### Quoted passage
Citation : 2013 Latest Caselaw 3742 Del
Judgement Date : 26 August, 2013
* IN THE HIGH COURT OF DELHI AT NEW DELHI
Date of decision: 26.08.2013
+ FAO(OS) 365/2013, C.M. 12309/2013 (for stay)
SHRI ANIL GOEL ......Appellant
Through: Sh. K.K. Aggarwal and Sh. Rajiv
Garg, Advocate.
Versus
SHRI GHANSHYAM GOEL AND ORS.
.............Respondent
Through: None.
HON'BLE MR. JUSTICE S. RAVINDRA BHAT HON'BLE MR. JUSTICE NAJMI WAZIRI
MR. JUSTICE S. RAVINDRA BHAT (OPEN COURT)
%
1. This is a regular first appeal from the order of the learned Single Judge in CS(OS) No. 2946/2011, whereby a decree for partition under Order XV, Code of Civil Procedure, was passed declaring the plaintiff and the four defendants as having a 1/5th share in the suit property, i.e. No. C-10/11-A, Krishna Nagar, Delhi.
2. The plaintiff, Ghanshyam Goel, and the four defendants - Anil Goel, Virendra Goel, Sunil Goel and Madhuri Mittal are siblings, and the four sons and daughter of the late Asa Ram Goel (hereafter "the father"). The five individuals in question are the only legal heirs of Asa Ram Goel; a fact that no party disputes.
FAO(OS)365/2013 Page 1
3. In the suit, Ghanshyam Goel approached this Court with the following claim:
"It is therefore most respectfully prayed that this Hon 'ble Court may be pleased:
(a) to pass a decree of partition of the suit property namely plot No.-C-10/11-A, Krishna Nagar, Delhi admeasuring approximately 222 Sq. Yds., bounded as north-road, south-others plot No.-C-9/15, East-Outer's Plot No.-C-10/10 and West- Other's Plot No.-C-10111-B, as more particularly shown in the site plan market Annexure-A herein in red color by metes and bounds, and to grant possession of 1/5 (one fifth) share each thereof, in favour of the plaintiff and against the defendant.
Or in the alternative, i.e.. in case the suit property cannot be partitioned by metes and bounds.
To direct sale of the suit property by public auction, private sale or otherwise as deemed fit and proper by this Hon 'ble Court, and to grant 1/5 (one fifth) of the sale proceeds in favor of the plaintiff and against the defendant.
(b) to pass a decree of permanent injunction in favor of the plaintiff and against defendant No. -1, restraining the said defendant his agents, or any one acting for or on his behalf from mutating in his name, selling, transferring, alienating, parting with possession, or creating any third party interest in the suit property.
(c) towards the cost of the proceedings in favor of the plaintiff and against defendant no.-I. and
(d) to pass such other order or direction as deemed fit and proper by this Hon'ble Court in the facts and circumstances of the present case."
FAO(OS)365/2013 Page 2
4. All five siblings were entitled to an equal share of the property left behind by the father. The learned Single Judge accepted Ghanshyam Goel's claim. Anil Goel, the present appellant, in his written submission had preferred several objections:
(a) He (Anil Goel) controverted the will on the basis of which all five siblings were to acquire an equal share;
(b) Claimed that the suit was not properly valued for the purposes of court fees and jurisdiction,
(c) That certain other properties, i.e. Flat No. 25C, Pocket E, Dilshad Garden, Delhi 110095; House No. A-233, Surajmal Vihar, Delhi, 110 092; House No. 13, United India Apartments, Mayur Vihar Phase-I, Delhi, and certain jewellery, shares and FDRs, left behind by Asa Ram Goel were also liable to be partitioned; and finally,
(d) That the father had partitioned all the said properties by metes and bounds during his lifetime, thus rendering the present proceedings void.

### Prompt 1
Please list the four defendants named in the judgment.
### Prompt 2
According to the judgment, what is the approximate area of the suit property?
### Prompt 3
Reproduce the judgment word for word from "To direct sale" to "the suit property.".

### Extracted information
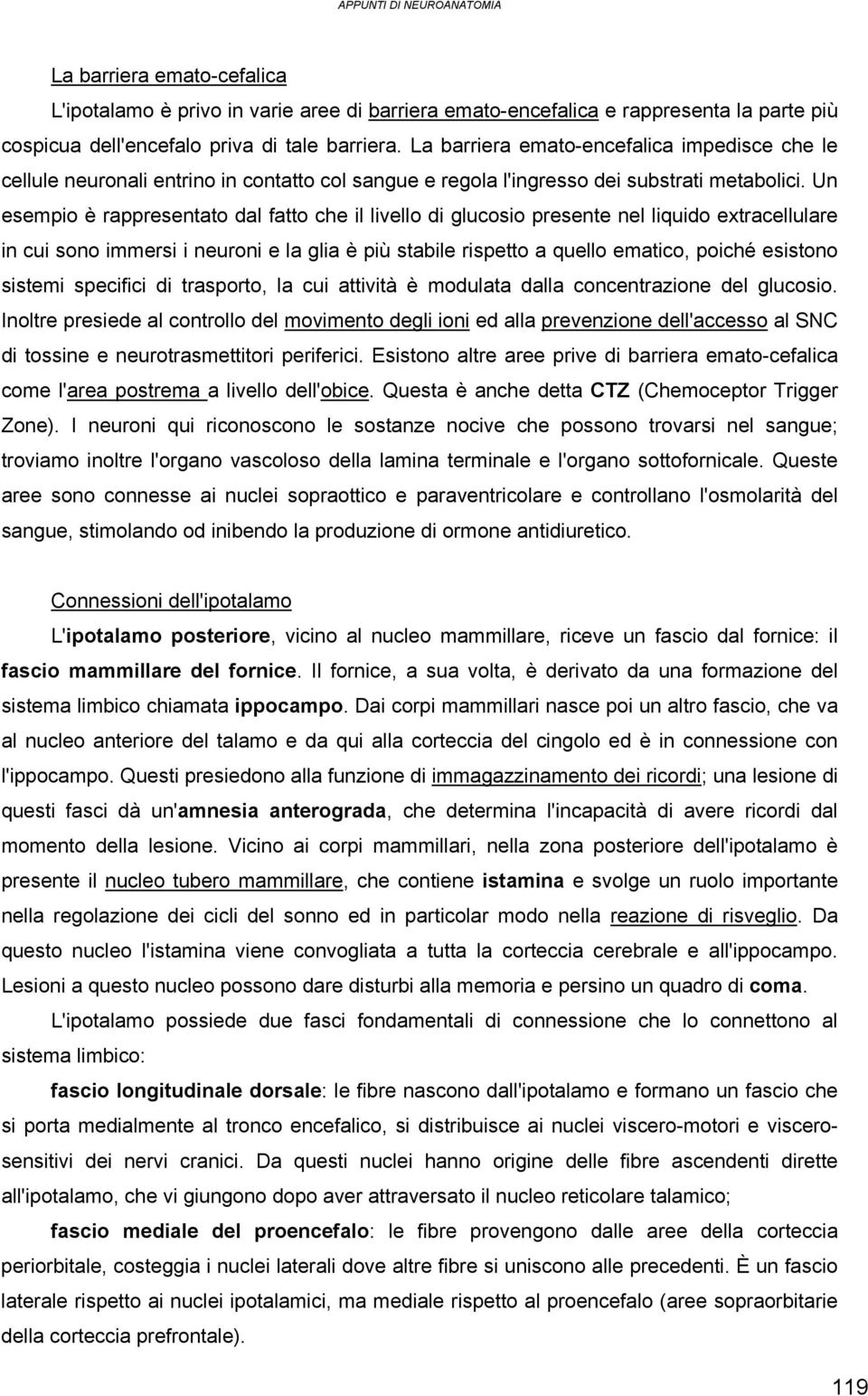 APPUNTI DI NEUROANATOMIA

La barriera emato-cefalica

L'ipotalamo è privo in varie aree di barriera emato-encefalica e rappresenta la parte più cospicua dell'encefalo priva di tale barriera. La barriera emato-encefalica impedisce che le cellule neuronali entrino in contatto col sangue e regola l'ingresso dei substrati metabolici. Un esempio è rappresentato dal fatto che il livello di glucosio presente nel liquido extracellulare in cui sono immersi i neuroni e la glia è più stabile rispetto a quello ematico, poiché esistono sistemi specifici di trasporto, la cui attività è modulata dalla concentrazione del glucosio. Inoltre presiede al controllo del movimento degli ioni ed alla prevenzione dell'accesso al SNC di tossine e neurotrasmettitori periferici. Esistono altre aree prive di barriera emato-cefalica come l'area postrema a livello dell'obice. Questa è anche detta CTZ (Chemoceptor Trigger Zone). I neuroni qui riconoscono le sostanze nocive che possono trovarsi nel sangue; troviamo inoltre l'organo vascoloso della lamina terminale e l'organo sottofornicale. Queste aree sono connesse ai nuclei sopraottico e paraventricolare e controllano l'osmolarità del sangue, stimolando od inibendo la produzione di ormone antidiuretico.

Connessioni dell'ipotalamo

L'ipotalamo posteriore, vicino al nucleo mammillare, riceve un fascio dal fornice: il fascio mammillare del fornice. Il fornice, a sua volta, è derivato da una formazione del sistema limbico chiamata ippocampo. Dai corpi mammillari nasce poi un altro fascio, che va al nucleo anteriore del talamo e da qui alla corteccia del cingolo ed è in connessione con l'ippocampo. Questi presiedono alla funzione di immagazzinamento dei ricordi; una lesione di questi fasci dà un'amnesia anterograda, che determina l'incapacità di avere ricordi dal momento della lesione. Vicino ai corpi mammillari, nella zona posteriore dell'ipotalamo è presente il nucleo tubero mammillare, che contiene istamina e svolge un ruolo importante nella regolazione dei cicli del sonno ed in particolar modo nella reazione di risveglio. Da questo nucleo l'istamina viene convogliata a tutta la corteccia cerebrale e all'ippocampo. Lesioni a questo nucleo possono dare disturbi alla memoria e persino un quadro di coma.

L'ipotalamo possiede due fasci fondamentali di connessione che lo connettono al sistema limbico:

fascio longitudinale dorsale: le fibre nascono dall'ipotalamo e formano un fascio che si porta medialmente al tronco encefalico, si distribuisce ai nuclei viscero-motori e viscero-sensitivi dei nervi cranici. Da questi nuclei hanno origine delle fibre ascendenti dirette all'ipotalamo, che vi giungono dopo aver attraversato il nucleo reticolare talamico;

fascio mediale del proencefalo: le fibre provengono dalle aree della corteccia periorbitale, costeggia i nuclei laterali dove altre fibre si uniscono alle precedenti. È un fascio laterale rispetto ai nuclei ipotalamici, ma mediale rispetto al proencefalo (aree sopraorbitarie della corteccia prefrontale).

119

### Answer area 1
Anil Goel, Virendra Goel, Sunil Goel, Madhuri Mittal

### Answer area 2
About 222 square yards.

### Answer area 3
To direct sale of the suit property by public auction, private sale or otherwise as deemed fit and proper by this Hon 'ble Court, and to grant 1/5 (one fifth) of the sale proceeds in favor of the plaintiff and against the defendant.
(b) to pass a decree of permanent injunction in favor of the plaintiff and against defendant No. -1, restraining the said defendant his agents, or any one acting for or on his behalf from mutating in his name, selling, transferring, alienating, parting with possession, or creating any third party interest in the suit property.